Sunday, January 20, 2019

Another Reason to Monitor Your Cholesterol…Preventing Ebola Infection


 Since its most recent outbreak in 2015-2016, Ebola Virus (EBOV) infection and treatment has been a major focus of basic and translational research in virology.  A new study by Flint et al. suggests that EBOV infection mechanisms are closely tied to already elucidated mechanisms of late endosome-lysosome binding, which allows EBOV to deposit its genome into host cells. Past research established potential molecular targets for preventing this mechanism, using loss-of-function gene trapping in addition to siRNA and shRNA dependent methods. This research built off of that past work, using an unmodified version of EBOV (instead of previous used EBOV-VSV hybrids with lower infectivity) and evaluating the effects of different gene products at the DNA- level (through CRISPR methods) as opposed to the transcript level. Their results suggest that GNPTAB, which encodes N-acetylglucosamine-1- phosphate transferase α and β subunits, is a potential antiviral target for preventing or halting EBOV infection. Their experimentation knocks out the GNPTAB gene and shows a dramatic increase in viability of host cells after a set infection period (from 25% to 90% after KO). Further, restoration of this gene and its transcripts to the host cell restore EBOV infection and host cell death rates. These experiments were repeated with already existing cell lines, as well as patient isolates with GNPTAB non-functional mutations and their families. Each of these experiments showed consistent and repeatable results that resulted in significantly lower EBOV infection rates in GNPTAB-depleted cells.

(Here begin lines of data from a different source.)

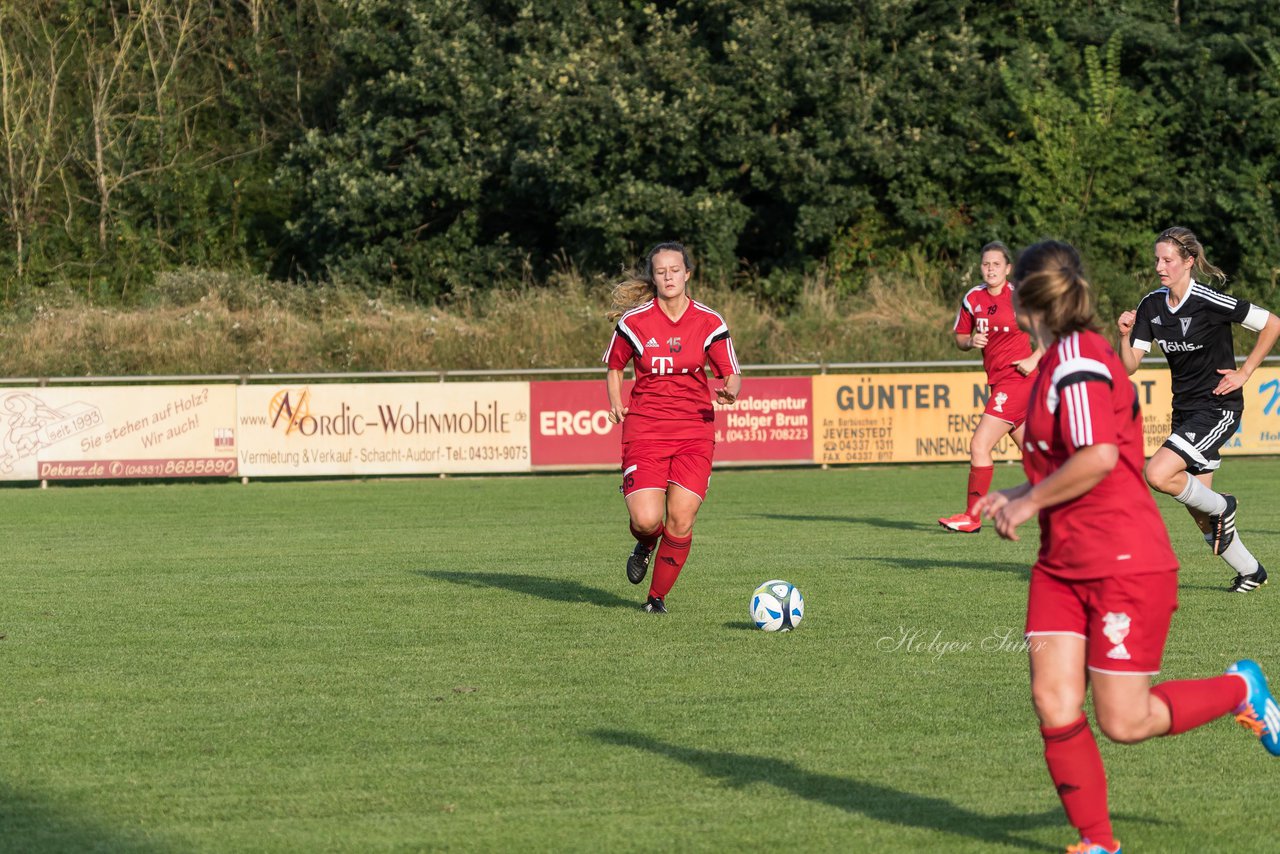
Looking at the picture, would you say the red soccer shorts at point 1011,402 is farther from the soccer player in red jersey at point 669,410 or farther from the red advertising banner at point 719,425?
the red advertising banner at point 719,425

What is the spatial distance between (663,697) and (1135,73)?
2913cm

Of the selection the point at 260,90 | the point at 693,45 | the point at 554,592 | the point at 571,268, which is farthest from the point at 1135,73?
the point at 554,592

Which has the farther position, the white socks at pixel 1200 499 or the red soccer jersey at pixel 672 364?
the white socks at pixel 1200 499

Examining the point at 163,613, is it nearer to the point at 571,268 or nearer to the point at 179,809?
the point at 179,809

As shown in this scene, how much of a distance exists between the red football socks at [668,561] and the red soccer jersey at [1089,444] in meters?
4.38

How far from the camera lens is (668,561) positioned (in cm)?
852

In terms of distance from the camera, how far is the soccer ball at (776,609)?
791 cm

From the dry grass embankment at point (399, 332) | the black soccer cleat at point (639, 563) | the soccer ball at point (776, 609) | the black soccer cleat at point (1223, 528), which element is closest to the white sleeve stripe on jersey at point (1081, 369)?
the soccer ball at point (776, 609)

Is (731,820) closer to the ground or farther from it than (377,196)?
closer to the ground

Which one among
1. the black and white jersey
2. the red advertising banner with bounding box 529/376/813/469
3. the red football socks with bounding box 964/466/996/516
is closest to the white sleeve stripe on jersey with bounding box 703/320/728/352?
the black and white jersey

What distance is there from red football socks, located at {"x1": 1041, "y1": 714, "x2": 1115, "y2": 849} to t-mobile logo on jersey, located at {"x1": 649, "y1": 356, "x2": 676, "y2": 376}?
4.64 metres

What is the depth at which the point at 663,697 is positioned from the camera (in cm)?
637

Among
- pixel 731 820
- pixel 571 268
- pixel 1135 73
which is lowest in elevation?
pixel 731 820

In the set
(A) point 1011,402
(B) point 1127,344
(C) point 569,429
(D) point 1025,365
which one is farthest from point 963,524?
(C) point 569,429
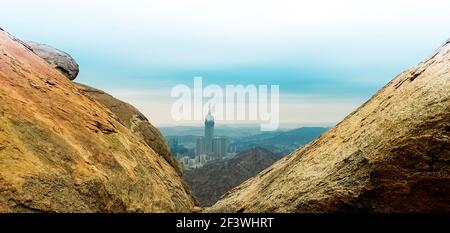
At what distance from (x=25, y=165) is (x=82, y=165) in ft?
6.18

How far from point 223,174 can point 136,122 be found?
120m

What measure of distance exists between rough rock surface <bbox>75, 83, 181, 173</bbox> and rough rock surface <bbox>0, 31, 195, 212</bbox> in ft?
28.1

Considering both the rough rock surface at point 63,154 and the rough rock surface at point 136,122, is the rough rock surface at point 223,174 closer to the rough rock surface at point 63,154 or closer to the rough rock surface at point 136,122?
the rough rock surface at point 136,122

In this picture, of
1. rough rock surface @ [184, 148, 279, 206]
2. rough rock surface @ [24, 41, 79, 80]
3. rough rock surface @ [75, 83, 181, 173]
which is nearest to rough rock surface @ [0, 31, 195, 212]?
rough rock surface @ [24, 41, 79, 80]

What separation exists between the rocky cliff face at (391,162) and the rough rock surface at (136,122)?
15513 mm

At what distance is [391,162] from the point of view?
11.2 metres

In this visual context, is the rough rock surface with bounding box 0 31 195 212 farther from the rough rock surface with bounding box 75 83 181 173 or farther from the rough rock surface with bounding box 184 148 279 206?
the rough rock surface with bounding box 184 148 279 206

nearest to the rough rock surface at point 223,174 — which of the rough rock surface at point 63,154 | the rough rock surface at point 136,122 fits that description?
the rough rock surface at point 136,122

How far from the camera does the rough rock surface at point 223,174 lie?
132750mm

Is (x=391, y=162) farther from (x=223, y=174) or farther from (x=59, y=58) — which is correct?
(x=223, y=174)

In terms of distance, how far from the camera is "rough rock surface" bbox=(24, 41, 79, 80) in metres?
28.5

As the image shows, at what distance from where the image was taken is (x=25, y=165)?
1251 cm

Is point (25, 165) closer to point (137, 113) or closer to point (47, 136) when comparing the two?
point (47, 136)
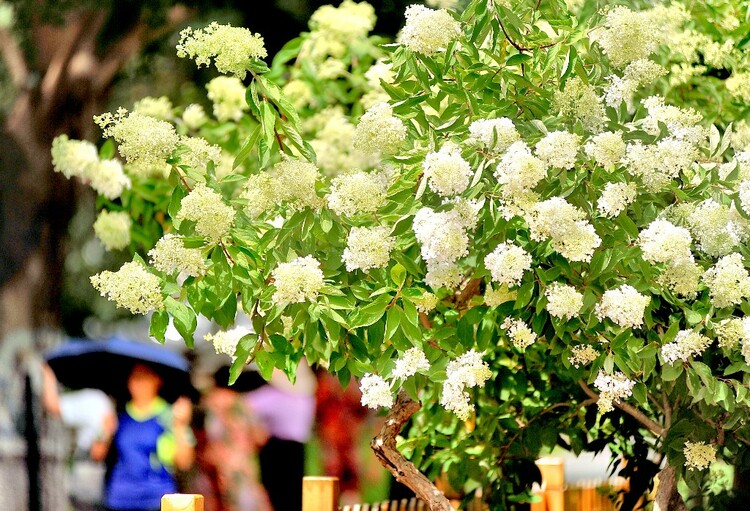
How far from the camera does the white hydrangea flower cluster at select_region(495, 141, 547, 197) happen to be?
7.02ft

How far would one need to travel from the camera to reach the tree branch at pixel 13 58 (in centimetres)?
588

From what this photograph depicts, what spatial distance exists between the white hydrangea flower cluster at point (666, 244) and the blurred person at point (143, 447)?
4174 millimetres

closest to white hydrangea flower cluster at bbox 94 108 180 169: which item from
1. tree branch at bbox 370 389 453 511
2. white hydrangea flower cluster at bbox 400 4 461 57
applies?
white hydrangea flower cluster at bbox 400 4 461 57

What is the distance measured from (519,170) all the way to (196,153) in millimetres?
813

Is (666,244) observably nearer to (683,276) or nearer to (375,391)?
(683,276)

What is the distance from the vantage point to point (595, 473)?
728 cm

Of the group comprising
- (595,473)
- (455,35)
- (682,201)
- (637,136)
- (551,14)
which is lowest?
(595,473)

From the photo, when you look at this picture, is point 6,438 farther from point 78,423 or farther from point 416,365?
point 416,365

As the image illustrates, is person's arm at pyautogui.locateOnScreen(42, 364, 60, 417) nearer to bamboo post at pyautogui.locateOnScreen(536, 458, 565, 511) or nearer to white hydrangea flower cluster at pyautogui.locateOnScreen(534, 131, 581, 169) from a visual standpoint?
bamboo post at pyautogui.locateOnScreen(536, 458, 565, 511)

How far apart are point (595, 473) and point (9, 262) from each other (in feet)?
15.0

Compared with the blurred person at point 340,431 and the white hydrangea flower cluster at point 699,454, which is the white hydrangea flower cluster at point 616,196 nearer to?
the white hydrangea flower cluster at point 699,454

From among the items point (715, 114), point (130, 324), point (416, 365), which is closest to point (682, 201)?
point (416, 365)

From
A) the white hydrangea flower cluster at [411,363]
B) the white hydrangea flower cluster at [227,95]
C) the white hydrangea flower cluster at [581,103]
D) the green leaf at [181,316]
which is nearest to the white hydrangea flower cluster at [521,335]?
the white hydrangea flower cluster at [411,363]

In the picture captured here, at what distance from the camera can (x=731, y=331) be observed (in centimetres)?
235
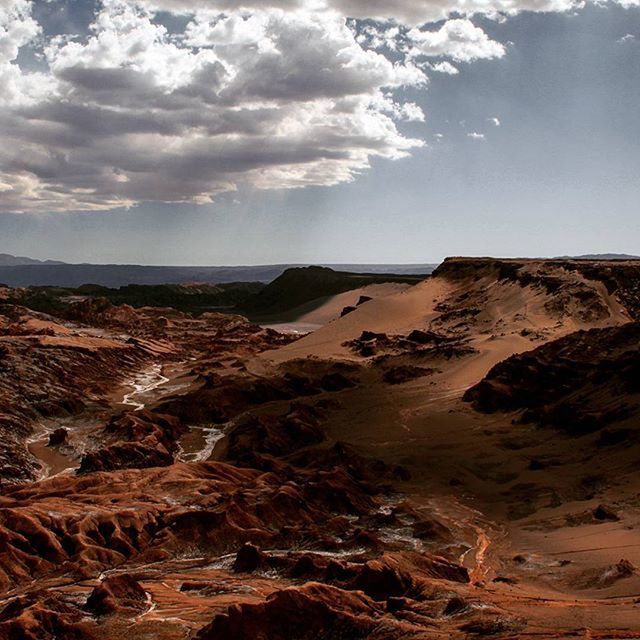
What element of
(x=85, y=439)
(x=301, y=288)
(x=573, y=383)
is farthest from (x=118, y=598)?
(x=301, y=288)

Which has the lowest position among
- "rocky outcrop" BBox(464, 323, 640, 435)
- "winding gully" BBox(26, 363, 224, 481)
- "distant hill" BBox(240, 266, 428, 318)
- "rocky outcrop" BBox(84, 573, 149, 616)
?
"winding gully" BBox(26, 363, 224, 481)

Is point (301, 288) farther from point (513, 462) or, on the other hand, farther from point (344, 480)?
point (344, 480)

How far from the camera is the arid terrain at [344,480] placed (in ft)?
42.2

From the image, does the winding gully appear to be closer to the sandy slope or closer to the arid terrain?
the arid terrain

To propose transcript level inhibition of GNPTAB action is sufficient to prevent these serious infections, SKI-1/S1P protease activity was inhibited via small molecules. Interestingly enough, SKI/S1P is also an essential component in cholesterol storage and synthesis, which motivated past research to discover these small molecule inhibitors. Given that SKI-1/S1p proteolytically cleaves GNPTAB and in doing so allows for its proper expression, this small molecule inhibition had the potential to also prevent GNPTAB action. This inhibition was also able to recreate the increase in viability of gene deletion, and therefore, supports GNPTAB as a potential antiviral target for combatting EBOV infections in patients.